Hochwasser- und Naturschutz entlang der Gera
Nachdem die Geraaue in unserem Erfurter Norden eine umfassende Neugestaltung im Zuge der Bundesgartenschau und zudem zum Zweck des Hochwasserschutzes erfahren hat, wird der Bereich zwischen Kühnhausen und Gebesee, der projektbezogen als nördliche Geraaue bezeichnet wird, ebenfalls umgestaltet. Damit soll dem Fluss nun auch hier mehr Raum gegeben werden, um bei häufiger auftretenden Hochwasser- und Starkregenereignissen Menschen, Orte und landwirtschaftlich genutzte Flächen besser schützen zu können.
Dass die Dämme beim großen Hochwasser 2013 nicht gebrochen sind, rettete die Orte vor immensen Schäden, andere Regionen hingegen traf es hart. 2014 wurde im Bund der Beschluss gefasst, ein Nationales Hochwasserschutzprogramm aufzulegen, ein Jahr später begannen die aufwändigen Planungen. Teil dieses bundesweiten Programmes ist der Hochwasserschutz im genannten Bereich, der Auswirkungen auch auf unseren Stadtteil hat.

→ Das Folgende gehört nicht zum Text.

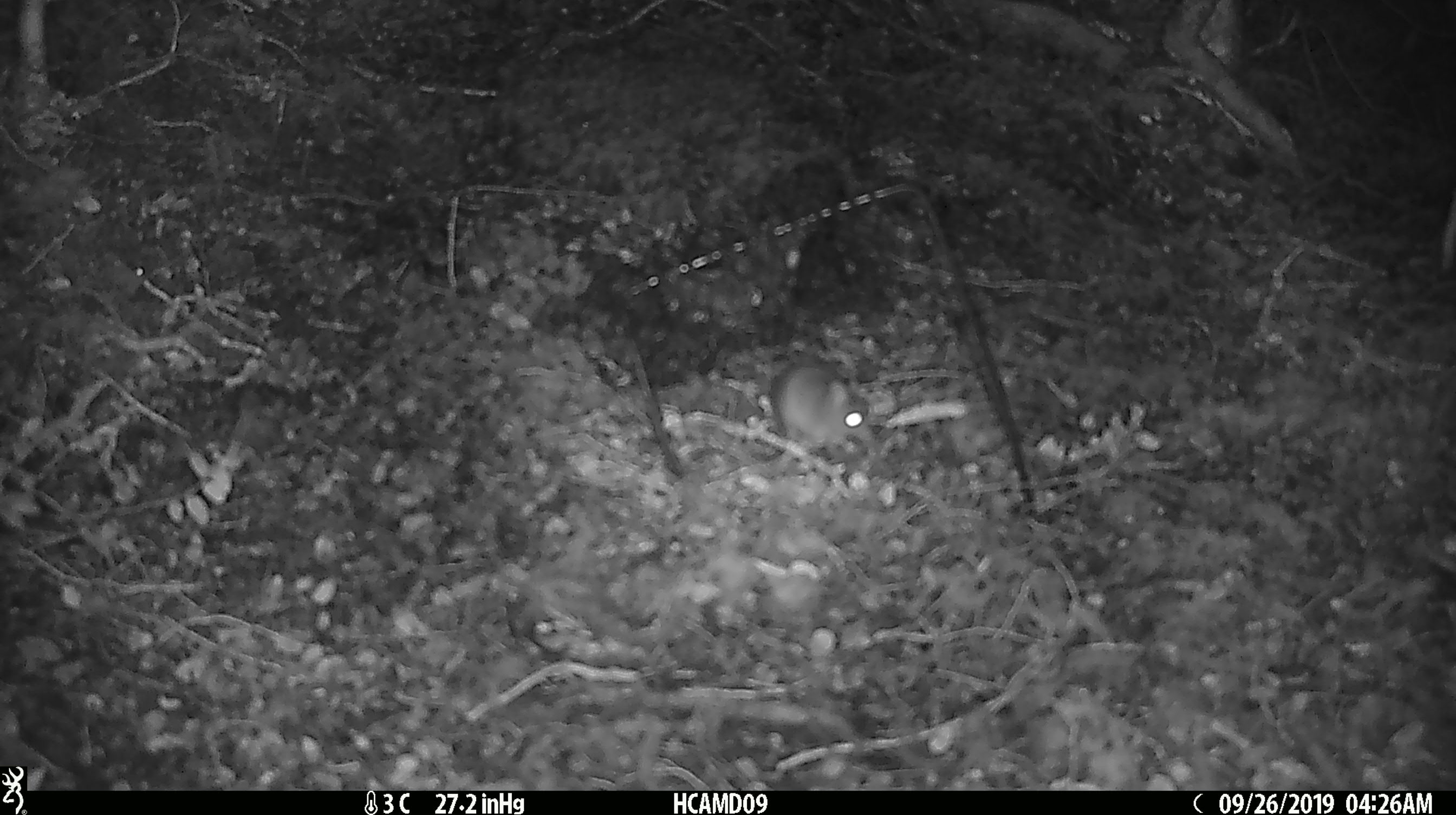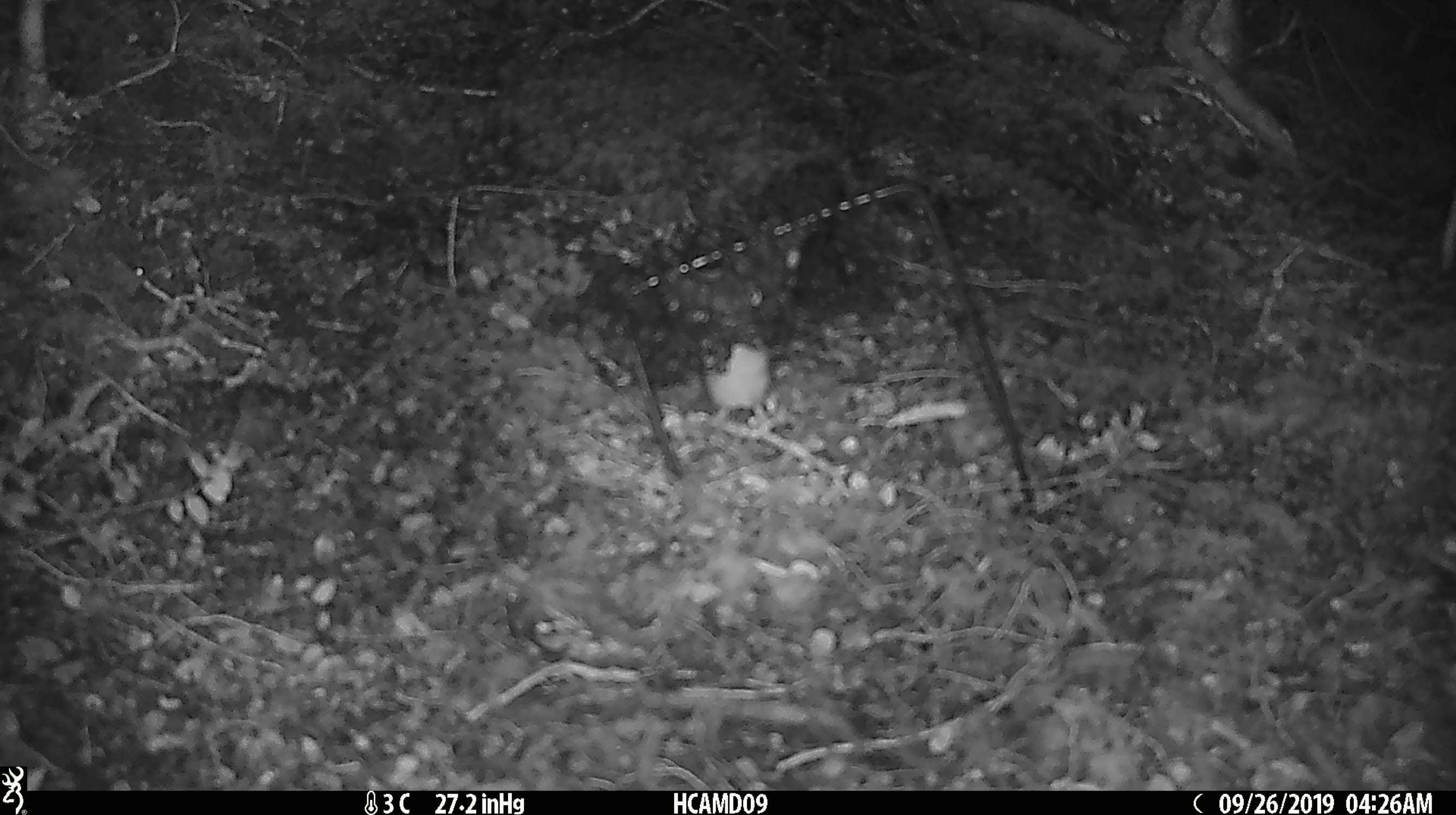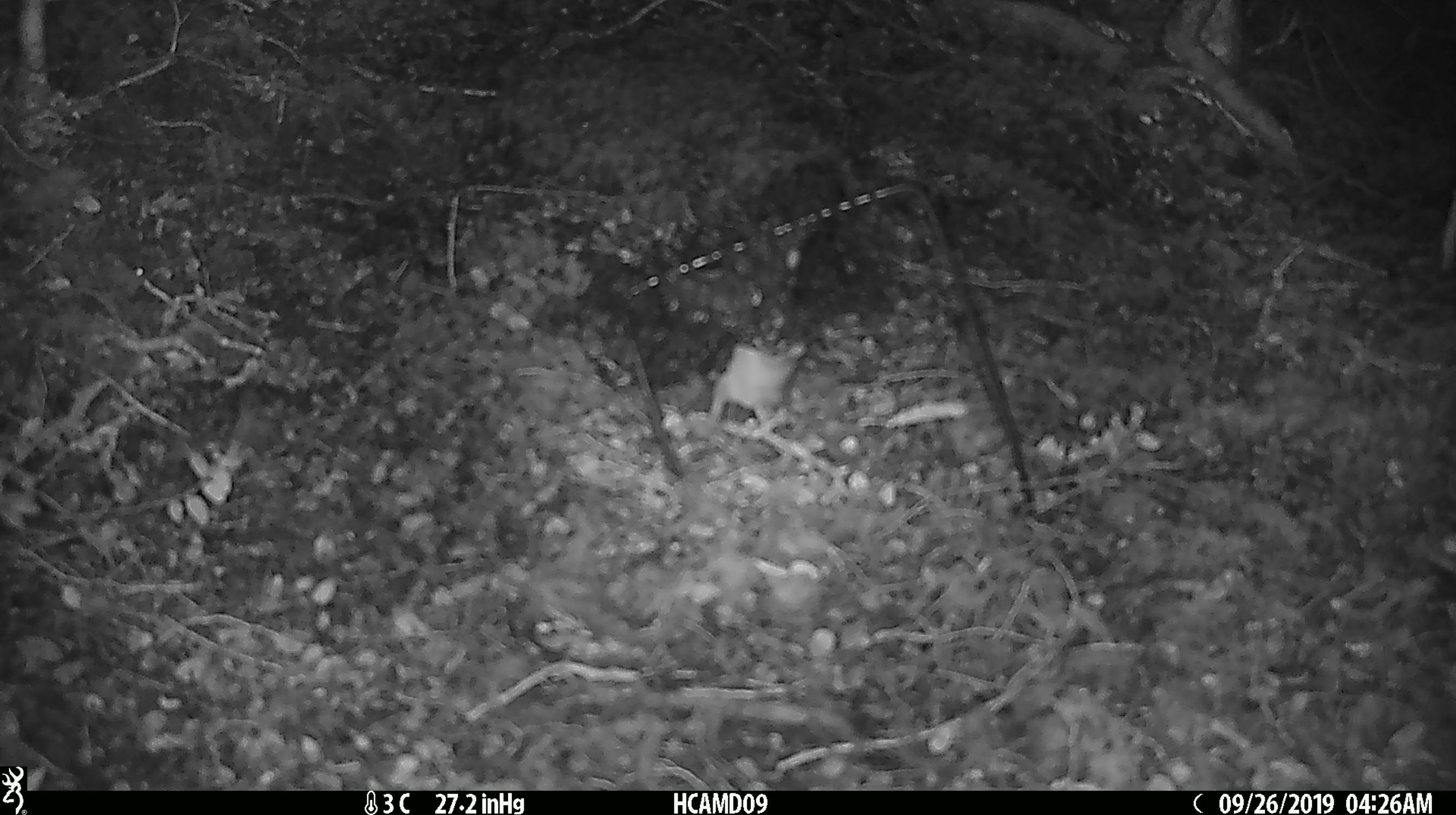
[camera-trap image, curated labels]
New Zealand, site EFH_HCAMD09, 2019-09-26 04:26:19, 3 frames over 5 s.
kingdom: Animalia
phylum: Chordata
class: Mammalia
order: Rodentia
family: Muridae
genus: Mus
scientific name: Mus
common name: mouse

Weil der Fluss hier noch eng eingedeicht ist, an manchen Stellen begradigt wurde, kann das Wasser sich nicht in der Fläche ausbreiten und je mehr Wasser die Deiche mit ihrem überschau- und berechenbaren Fassungsvermögen führen, um so höher die Fließgeschwindigkeit und der Druck auf sie. Dass die Deiche so nah am Wasser stehen, hatte einst wirtschaftliche und nachvollziehbare Gründe, konnte doch so mehr landwirtschaftliche Nutzfläche generiert werden. Nun aber, in Zeiten sich häufender Starkregen- und Hochwasserereignisse ist diese Art der Eindeichung nicht mehr dazu geeignet, die Menschen in den Orten vor Katastrophen zu schützen.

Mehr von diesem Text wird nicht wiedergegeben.